There is growing consensus in the international development debate that social protection plays a key role not only for the social but also for the economic and political development of countries. This very insight has deeply coined the text of the Agenda 2030: Social protection has not become one of the Sustainable Development Goals (SDGs) itself but it is explicitly mentioned as a key instrument for the achievement of SDG1 (eradication of income poverty) and SDG10 (reduction of income inequality) and apparently also key for the achievement of SDGs2-6 (ending hunger, healthy lives, education, gender equality, access to water). In addition, recent empirical research confirms that social protection is also a fundamental instrument for the achievement of pro-poor growth, employment and MSME development (SDGs 8-9) as well as for social inclusion, social cohesion, state building, political stability and international co-operation (SDGs 16-17).

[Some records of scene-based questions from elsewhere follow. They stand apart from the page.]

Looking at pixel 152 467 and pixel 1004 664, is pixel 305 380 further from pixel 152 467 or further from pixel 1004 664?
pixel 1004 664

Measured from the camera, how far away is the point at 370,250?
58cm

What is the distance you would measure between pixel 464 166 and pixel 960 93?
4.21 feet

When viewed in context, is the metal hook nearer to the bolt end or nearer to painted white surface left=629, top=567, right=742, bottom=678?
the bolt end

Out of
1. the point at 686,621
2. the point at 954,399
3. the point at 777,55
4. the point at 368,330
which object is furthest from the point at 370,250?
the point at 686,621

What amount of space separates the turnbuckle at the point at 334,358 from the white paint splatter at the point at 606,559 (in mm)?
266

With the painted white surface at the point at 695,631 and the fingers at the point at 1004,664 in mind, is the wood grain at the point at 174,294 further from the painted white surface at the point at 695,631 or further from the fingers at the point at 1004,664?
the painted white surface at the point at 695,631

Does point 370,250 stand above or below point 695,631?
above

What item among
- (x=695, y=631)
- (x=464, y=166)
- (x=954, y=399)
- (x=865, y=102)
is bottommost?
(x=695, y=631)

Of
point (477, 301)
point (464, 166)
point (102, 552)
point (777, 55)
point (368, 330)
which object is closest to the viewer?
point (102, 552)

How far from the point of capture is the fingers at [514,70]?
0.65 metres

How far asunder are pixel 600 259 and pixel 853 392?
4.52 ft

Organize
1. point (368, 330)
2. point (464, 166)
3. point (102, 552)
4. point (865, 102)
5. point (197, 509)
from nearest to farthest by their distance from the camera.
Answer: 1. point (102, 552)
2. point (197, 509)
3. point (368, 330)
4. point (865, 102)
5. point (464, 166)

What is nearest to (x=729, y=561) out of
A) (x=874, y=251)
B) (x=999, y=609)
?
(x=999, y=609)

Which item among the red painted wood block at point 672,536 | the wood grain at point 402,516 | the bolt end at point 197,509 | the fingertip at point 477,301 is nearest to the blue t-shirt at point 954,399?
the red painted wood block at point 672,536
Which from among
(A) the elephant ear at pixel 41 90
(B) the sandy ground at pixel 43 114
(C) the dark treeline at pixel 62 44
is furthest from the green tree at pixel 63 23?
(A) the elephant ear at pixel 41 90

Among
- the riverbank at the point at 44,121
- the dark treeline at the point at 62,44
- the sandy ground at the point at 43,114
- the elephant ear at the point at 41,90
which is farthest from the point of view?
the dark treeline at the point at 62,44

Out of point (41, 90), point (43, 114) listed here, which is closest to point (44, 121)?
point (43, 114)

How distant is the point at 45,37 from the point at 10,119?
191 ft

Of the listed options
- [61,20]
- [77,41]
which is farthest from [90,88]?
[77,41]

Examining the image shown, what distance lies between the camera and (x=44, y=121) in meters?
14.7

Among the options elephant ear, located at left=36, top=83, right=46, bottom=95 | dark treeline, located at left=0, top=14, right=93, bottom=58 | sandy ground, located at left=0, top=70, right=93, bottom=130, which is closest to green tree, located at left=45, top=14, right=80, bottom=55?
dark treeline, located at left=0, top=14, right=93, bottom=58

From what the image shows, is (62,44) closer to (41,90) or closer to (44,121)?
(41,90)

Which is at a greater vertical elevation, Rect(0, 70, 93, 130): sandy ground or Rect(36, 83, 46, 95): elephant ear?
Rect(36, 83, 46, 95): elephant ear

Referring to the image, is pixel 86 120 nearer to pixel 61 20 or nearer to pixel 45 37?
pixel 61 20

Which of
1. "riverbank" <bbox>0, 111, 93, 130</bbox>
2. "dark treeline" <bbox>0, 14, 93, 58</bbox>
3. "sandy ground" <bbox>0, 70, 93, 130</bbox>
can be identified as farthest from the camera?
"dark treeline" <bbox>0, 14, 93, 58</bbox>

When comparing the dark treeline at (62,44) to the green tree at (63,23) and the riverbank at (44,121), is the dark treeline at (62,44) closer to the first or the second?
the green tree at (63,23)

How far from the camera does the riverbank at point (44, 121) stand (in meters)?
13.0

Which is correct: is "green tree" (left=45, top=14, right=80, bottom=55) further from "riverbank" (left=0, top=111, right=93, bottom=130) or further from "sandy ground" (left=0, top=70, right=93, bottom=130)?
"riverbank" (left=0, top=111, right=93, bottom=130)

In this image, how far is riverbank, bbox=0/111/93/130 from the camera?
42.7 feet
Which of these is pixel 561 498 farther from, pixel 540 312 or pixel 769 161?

And some authors even argue that social protection promotes sustainable consumption and production patterns and thereby climate stability (SDGs 7 and 12-15).
The question that is left to answer is now how social protection have to be designed in order to achieve as many of these manifold tasks ascribed to them: cover as large shares of society as possible, reduce poverty and inequality in all of their dimensions, promote economic investment and growth (in particular among low-income groups) and support social inclusion, social cohesion, state building and political stability. In the best case, social protection is turned into the basis of a social contract between the state and its citizens.
The EADI Working Group “Social Protection” invites researchers and practitioners to submit abstracts of papers to be presented in a separate at EADI’s General Conference 2017 in Bergen during a separate working group session. The papers may
- Present or discuss empirical evidence on the effects of social protection schemes on either of the SDGs
- Present and discuss empirical evidence on the interaction between SDGs.
- Analyse conceptually or provide empirical evidence on the question how social protection schemes should be designed to achieve the best effect on one or as many as possible of the SDGs,
- Discuss what it requires to reform existing social protection schemes in order to improve their effects on SDG achievement, or
- Analyse which political obstacles may prevent policy makers from implementing the reforms in social protection that would be needed to produce better results on SDG achievements.